Exercise details:
Word for word, repeat the data; no picture should appear in the result.

Information provided:

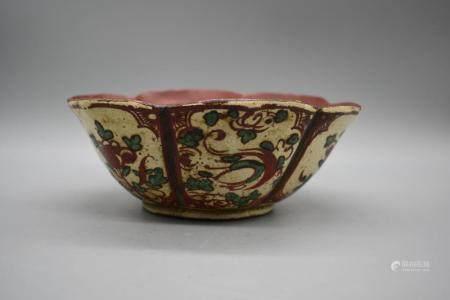 Yenzan Style Japanese Pottery Six lobed Dish Enuyama Kiln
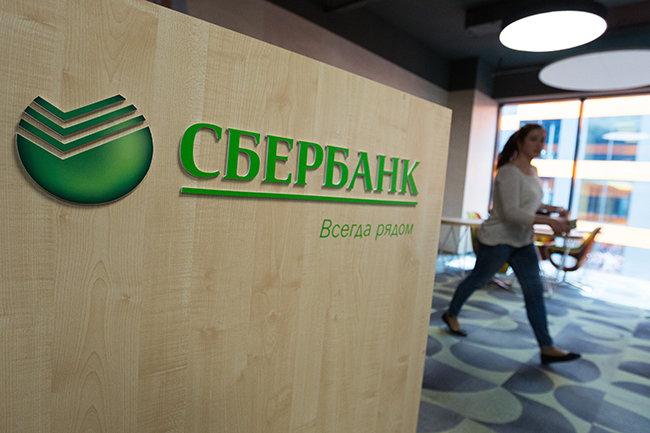 НаМосковской бирже акции Сбербанка рухнули на20%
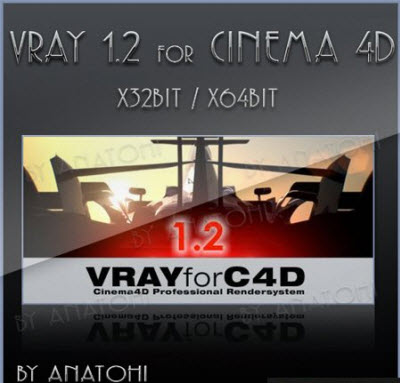 VRAY 1.2 for CINEMA 4D (x32/x64bit)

Exercise output:
 Yenzan Style Japanese Pottery Six lobed Dish Enuyama Kiln
 НаМосковской бирже акции Сбербанка рухнули на20%
 VRAY 1.2 for CINEMA 4D (x32/x64bit)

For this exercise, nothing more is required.